Each line of the material should be set down exactly. Pictures are not part of the copy.

== INFORMATION SUPPLIED ==
+++++

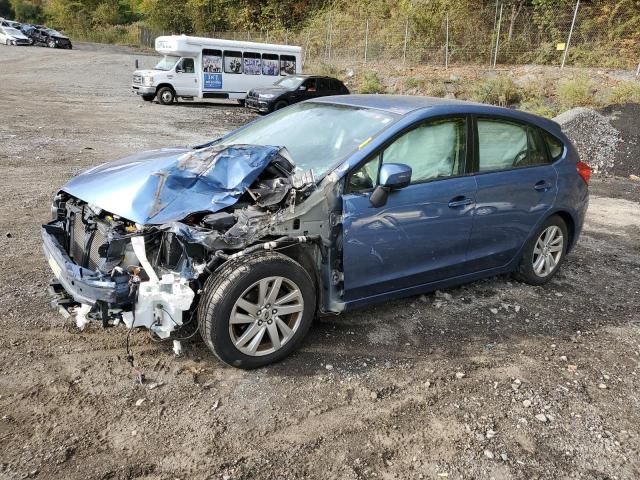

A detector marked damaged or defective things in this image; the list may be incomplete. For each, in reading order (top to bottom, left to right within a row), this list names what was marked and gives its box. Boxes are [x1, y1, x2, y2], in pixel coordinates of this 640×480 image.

damaged hood [62, 144, 282, 225]
wrecked blue hatchback [41, 96, 592, 368]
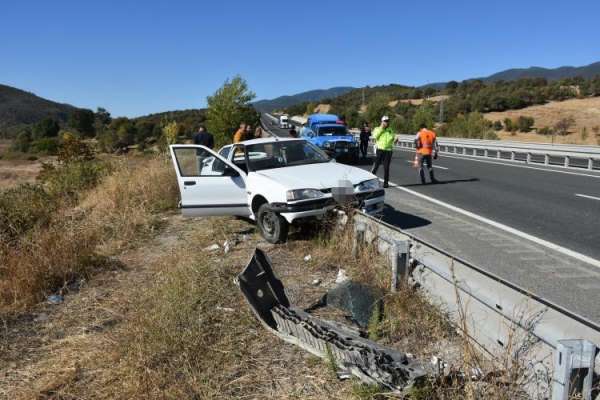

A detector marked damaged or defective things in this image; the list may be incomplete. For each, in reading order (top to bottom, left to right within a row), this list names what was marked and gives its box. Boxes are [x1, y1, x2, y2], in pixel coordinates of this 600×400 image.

damaged white car [169, 138, 384, 244]
broken guardrail rail [234, 248, 426, 392]
bent guardrail piece [236, 248, 426, 392]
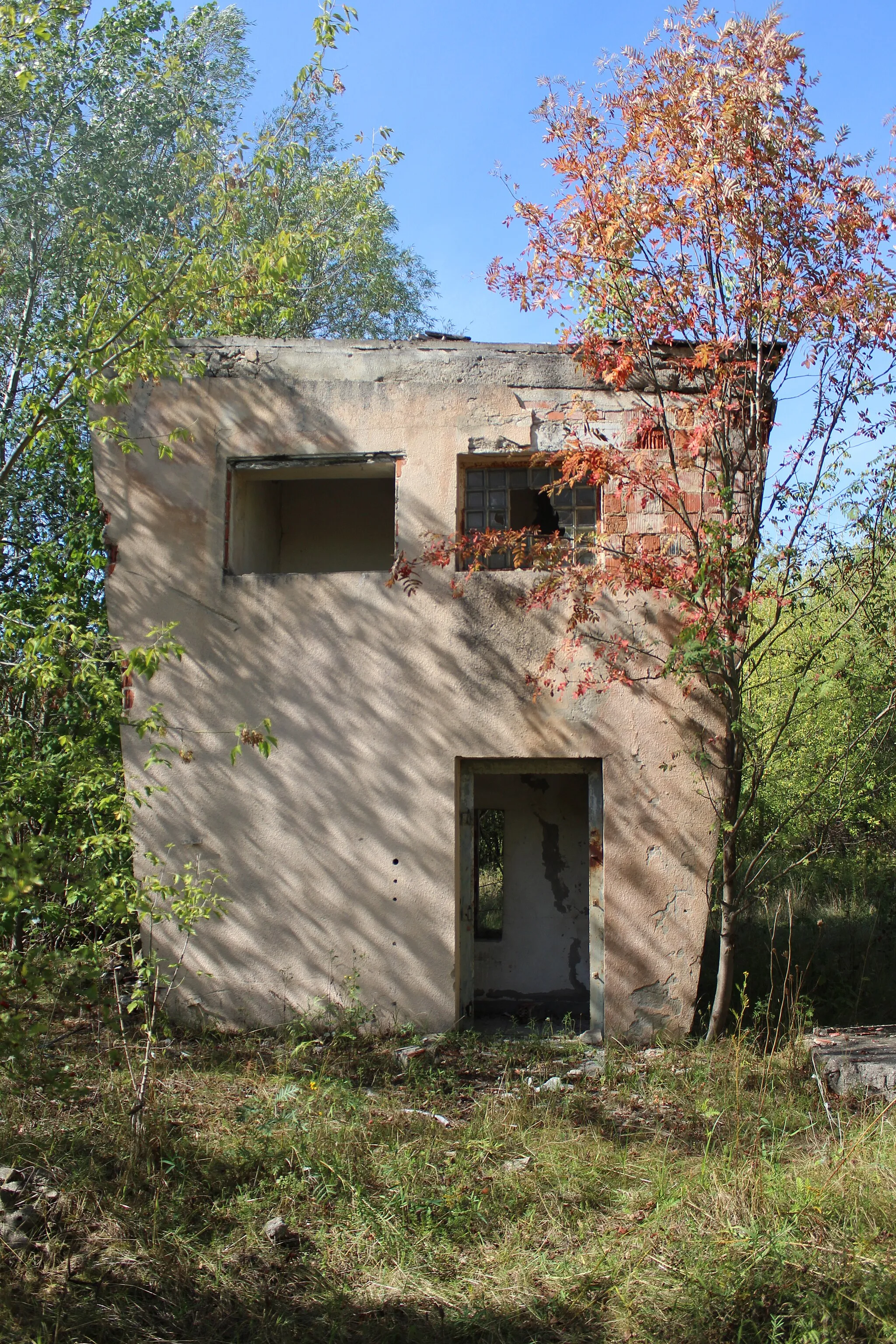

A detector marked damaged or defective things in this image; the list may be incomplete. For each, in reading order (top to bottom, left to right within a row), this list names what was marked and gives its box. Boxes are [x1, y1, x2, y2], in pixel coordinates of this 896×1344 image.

broken window frame [458, 458, 598, 570]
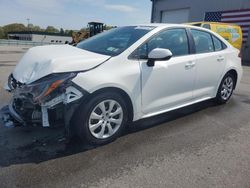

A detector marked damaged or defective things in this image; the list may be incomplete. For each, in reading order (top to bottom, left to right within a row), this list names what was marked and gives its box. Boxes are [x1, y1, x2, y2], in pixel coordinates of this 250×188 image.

broken headlight [16, 72, 76, 103]
damaged white car [3, 24, 242, 145]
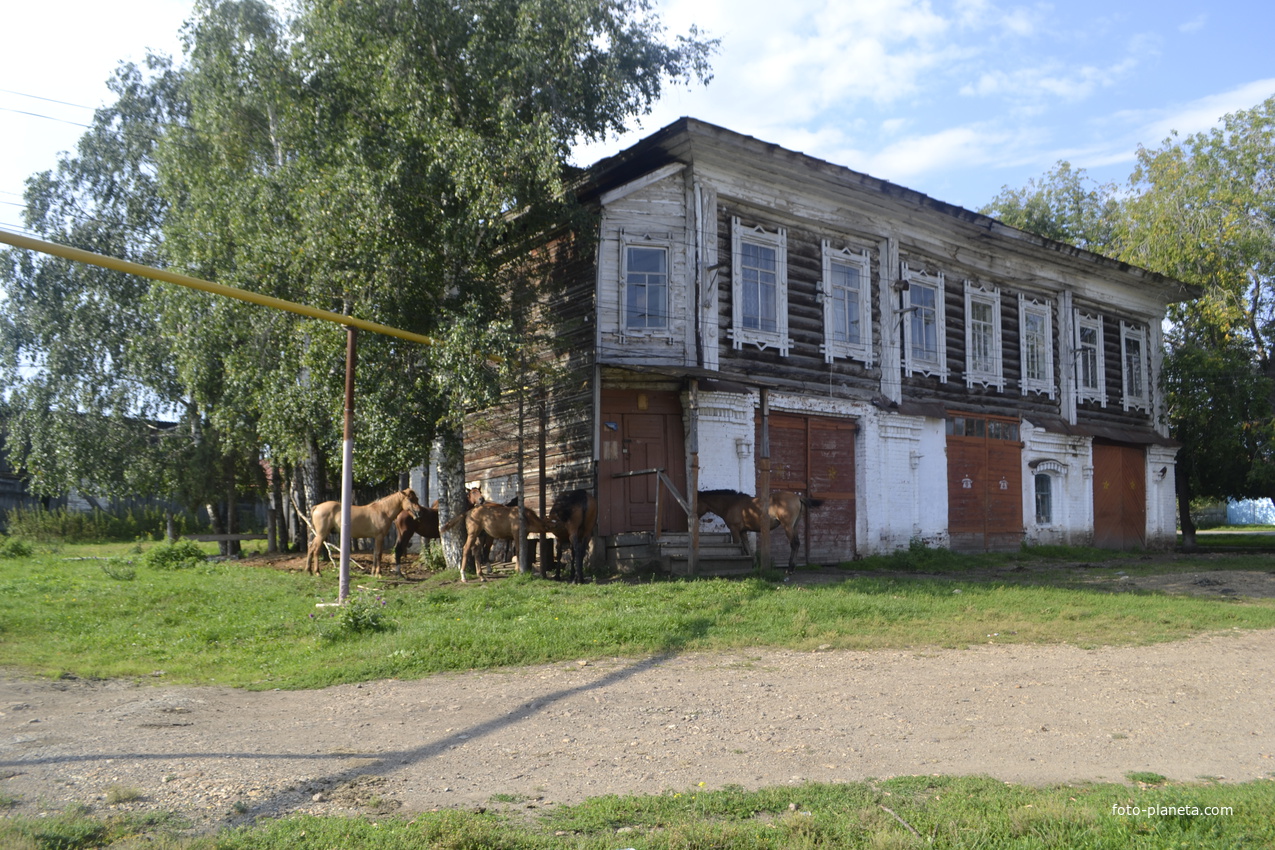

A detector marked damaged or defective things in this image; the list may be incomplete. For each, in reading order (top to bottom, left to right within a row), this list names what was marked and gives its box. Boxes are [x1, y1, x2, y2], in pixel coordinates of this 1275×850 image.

rusty garage door [596, 390, 684, 532]
rusty garage door [756, 410, 856, 564]
rusty garage door [944, 410, 1024, 548]
rusty garage door [1088, 438, 1144, 548]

+++++

== SOLUTION FOR THIS EXERCISE ==
A detector marked damaged or defective things in this image; the list may be incomplete. For each, in reading order (top to bottom, left to right within a row), this list names what was marked and gives its box. Boxes are [x1, y1, x2, y2], in pixel coordinates of this 640×480 image.

damaged hood [62, 144, 282, 225]
wrecked blue hatchback [41, 96, 592, 368]

A detector marked damaged or defective things in this image; the list may be incomplete. For each, in reading order (top to bottom, left to right within a row), this list names what was marked and gives its box. Boxes are [x1, y1, x2, y2], in pixel coordinates of this 600×400 image.

damaged white car [169, 138, 384, 244]
broken guardrail rail [234, 248, 426, 392]
bent guardrail piece [236, 248, 426, 392]

A detector marked damaged or defective things in this image; the list may be incomplete. For each, in reading order (top to bottom, left to right within a row), this list names what was marked and gives its box. Boxes are [x1, y1, x2, y2], in pixel coordinates of this 896×1344 image.

broken window frame [458, 458, 598, 570]

A detector marked damaged or defective things in this image; the list may be incomplete. For each, in reading order (top to bottom, left to right within a row), this list names what was marked and gives its box. Boxes are [x1, y1, x2, y2], in pixel coordinates of this 250×188 image.

broken headlight [16, 72, 76, 103]
damaged white car [3, 24, 242, 145]

A detector marked damaged or defective things in this image; the list may be incomplete. For each, in reading order (top to bottom, left to right within a row), this list names what was marked and gives its box. Boxes are [x1, y1, x2, y2], in pixel coordinates of this 1275×850 image.

rusty garage door [596, 390, 684, 532]
rusty garage door [756, 410, 856, 564]
rusty garage door [944, 410, 1024, 548]
rusty garage door [1088, 438, 1144, 548]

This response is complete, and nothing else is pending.